Don’t Convince the Convinced

All visitor experience projects have a point of view. Should our target audience be people that already agree? Or don’t?

A client of mine once told me how they budget PR campaigns on social issues. There are five groups: Strong Agrees > Weak Agrees > Fence-Sitters and Don’t-Cares > Weak Disagrees > Strong Disagrees. These echo the stock answers we all choose from, when we fill out any opinion survey.

Side note: Fence-Sitters and Don’t-Cares are both middles, but Fence-Sitters want convincing, and Don’t-Cares ... don’t care.

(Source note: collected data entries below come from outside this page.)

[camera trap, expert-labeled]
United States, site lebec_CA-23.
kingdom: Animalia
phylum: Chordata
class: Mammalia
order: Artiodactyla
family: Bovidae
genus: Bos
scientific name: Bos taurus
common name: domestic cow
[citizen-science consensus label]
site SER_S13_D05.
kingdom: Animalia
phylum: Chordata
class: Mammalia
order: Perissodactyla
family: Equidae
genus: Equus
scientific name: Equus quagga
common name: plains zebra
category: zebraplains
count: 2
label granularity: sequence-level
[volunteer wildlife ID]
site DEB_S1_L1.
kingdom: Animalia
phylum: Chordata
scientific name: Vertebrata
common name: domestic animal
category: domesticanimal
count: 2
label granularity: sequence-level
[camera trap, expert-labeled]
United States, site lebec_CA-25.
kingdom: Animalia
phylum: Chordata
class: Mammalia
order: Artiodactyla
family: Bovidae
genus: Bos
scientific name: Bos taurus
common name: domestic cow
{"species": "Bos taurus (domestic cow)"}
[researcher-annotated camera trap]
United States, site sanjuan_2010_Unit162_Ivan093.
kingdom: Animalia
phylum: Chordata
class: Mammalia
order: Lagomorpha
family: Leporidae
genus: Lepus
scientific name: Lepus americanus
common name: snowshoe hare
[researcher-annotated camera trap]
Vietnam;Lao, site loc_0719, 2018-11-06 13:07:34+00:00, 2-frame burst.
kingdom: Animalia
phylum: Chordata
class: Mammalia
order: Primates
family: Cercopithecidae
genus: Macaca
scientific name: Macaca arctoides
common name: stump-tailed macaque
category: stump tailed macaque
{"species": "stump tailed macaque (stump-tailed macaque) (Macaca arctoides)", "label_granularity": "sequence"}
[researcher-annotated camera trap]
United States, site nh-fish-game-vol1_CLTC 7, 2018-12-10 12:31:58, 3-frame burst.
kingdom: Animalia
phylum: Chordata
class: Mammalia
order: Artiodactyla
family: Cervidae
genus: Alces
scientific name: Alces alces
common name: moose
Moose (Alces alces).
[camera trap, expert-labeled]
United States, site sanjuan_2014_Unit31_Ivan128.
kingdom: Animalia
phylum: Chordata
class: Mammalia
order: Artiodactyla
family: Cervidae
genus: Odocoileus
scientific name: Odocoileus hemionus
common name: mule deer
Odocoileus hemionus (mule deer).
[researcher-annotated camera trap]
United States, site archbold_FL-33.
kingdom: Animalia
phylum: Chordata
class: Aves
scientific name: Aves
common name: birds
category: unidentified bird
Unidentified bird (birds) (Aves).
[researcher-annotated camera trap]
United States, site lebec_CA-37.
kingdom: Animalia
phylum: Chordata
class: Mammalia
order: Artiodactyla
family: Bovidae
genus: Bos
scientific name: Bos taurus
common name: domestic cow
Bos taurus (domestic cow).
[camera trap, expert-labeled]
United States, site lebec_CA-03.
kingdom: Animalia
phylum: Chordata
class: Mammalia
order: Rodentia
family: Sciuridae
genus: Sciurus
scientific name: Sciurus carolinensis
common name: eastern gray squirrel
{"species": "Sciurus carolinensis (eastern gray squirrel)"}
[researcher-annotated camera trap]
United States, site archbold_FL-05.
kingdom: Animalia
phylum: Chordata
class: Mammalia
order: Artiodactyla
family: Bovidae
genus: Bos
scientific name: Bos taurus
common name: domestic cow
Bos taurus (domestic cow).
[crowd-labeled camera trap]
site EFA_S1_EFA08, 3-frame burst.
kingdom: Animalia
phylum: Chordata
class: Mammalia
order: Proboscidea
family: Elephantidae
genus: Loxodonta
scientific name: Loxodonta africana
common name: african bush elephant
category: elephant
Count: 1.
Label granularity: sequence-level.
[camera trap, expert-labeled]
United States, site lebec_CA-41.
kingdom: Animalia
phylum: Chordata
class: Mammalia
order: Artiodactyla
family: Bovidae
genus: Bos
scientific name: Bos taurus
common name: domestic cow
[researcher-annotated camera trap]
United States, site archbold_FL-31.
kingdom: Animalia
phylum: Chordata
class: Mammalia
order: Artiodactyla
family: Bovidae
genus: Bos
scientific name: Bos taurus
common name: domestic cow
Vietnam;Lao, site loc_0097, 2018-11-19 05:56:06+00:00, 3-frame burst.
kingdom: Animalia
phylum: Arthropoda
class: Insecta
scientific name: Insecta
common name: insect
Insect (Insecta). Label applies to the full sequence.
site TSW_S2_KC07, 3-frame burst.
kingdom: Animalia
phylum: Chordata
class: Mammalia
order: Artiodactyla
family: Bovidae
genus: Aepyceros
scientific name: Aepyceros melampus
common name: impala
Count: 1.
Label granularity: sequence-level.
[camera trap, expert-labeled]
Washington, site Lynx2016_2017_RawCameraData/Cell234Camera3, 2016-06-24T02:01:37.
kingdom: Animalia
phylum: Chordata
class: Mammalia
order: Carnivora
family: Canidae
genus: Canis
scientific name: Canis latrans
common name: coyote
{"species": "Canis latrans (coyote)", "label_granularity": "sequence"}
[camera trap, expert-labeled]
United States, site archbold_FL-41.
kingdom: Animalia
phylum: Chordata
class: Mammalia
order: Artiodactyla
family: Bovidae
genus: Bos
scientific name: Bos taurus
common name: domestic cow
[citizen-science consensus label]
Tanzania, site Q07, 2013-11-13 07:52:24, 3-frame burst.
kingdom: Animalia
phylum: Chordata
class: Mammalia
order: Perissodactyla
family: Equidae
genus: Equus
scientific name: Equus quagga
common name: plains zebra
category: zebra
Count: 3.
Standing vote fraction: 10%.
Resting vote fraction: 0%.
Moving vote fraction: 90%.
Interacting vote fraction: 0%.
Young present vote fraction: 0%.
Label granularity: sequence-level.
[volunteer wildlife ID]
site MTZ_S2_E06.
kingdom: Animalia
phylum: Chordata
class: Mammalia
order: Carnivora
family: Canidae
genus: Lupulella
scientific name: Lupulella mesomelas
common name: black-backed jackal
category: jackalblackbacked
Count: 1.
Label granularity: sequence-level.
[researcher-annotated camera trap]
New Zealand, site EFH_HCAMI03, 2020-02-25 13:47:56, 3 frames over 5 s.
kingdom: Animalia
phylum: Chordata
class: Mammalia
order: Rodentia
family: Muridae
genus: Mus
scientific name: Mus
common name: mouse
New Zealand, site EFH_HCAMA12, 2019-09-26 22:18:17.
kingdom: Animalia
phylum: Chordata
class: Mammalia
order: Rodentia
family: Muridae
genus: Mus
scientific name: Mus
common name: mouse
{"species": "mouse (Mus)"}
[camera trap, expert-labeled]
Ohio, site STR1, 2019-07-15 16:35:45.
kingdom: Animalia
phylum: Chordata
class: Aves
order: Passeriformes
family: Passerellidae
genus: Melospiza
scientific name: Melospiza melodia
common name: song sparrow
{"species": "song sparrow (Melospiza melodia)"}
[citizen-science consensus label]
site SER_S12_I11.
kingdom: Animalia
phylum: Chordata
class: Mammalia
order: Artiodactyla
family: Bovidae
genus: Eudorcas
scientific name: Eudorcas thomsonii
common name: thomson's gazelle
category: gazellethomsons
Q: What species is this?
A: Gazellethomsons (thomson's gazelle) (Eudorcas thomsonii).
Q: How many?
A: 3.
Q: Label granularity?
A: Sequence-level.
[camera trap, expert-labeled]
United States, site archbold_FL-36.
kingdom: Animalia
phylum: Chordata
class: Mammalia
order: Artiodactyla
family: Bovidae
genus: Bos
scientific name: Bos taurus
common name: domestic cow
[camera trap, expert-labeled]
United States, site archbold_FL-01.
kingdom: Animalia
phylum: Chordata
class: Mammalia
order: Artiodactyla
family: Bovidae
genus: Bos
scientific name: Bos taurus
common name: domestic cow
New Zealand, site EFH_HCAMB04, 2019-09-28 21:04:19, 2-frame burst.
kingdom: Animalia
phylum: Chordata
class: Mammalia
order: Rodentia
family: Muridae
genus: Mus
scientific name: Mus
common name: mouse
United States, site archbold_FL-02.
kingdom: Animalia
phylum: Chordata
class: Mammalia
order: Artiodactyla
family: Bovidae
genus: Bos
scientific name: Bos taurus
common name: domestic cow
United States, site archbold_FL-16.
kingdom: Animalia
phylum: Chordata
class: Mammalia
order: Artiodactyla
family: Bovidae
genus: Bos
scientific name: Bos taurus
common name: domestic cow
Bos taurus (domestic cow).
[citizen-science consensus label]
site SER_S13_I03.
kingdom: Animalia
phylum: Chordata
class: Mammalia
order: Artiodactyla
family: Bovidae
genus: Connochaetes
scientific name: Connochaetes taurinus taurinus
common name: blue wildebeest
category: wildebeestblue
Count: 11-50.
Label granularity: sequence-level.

Each mind takes energy to change. You don’t use budgets on Strong Agrees, Strong Disagrees, or Don't-Cares. They’re all convinced. That leaves Weak Agrees, Fence-Sitters and Weak Disagrees. Weak Disagrees may or may not budge, but they’re expensive to convince.

So aim first for Weak Agrees. They're partway to you already. Budget permitting, aim next for Fence-Sitters. Move those two, and some Weak Disagrees might come along for free.

This logic applies equally to exhibitions.

Here’s the thing:
Spending resources to convince visitors of a point of view? Focus on Weak Agrees, then Fence-Sitters. Don’t convince the convinced. You’re wasting your budget.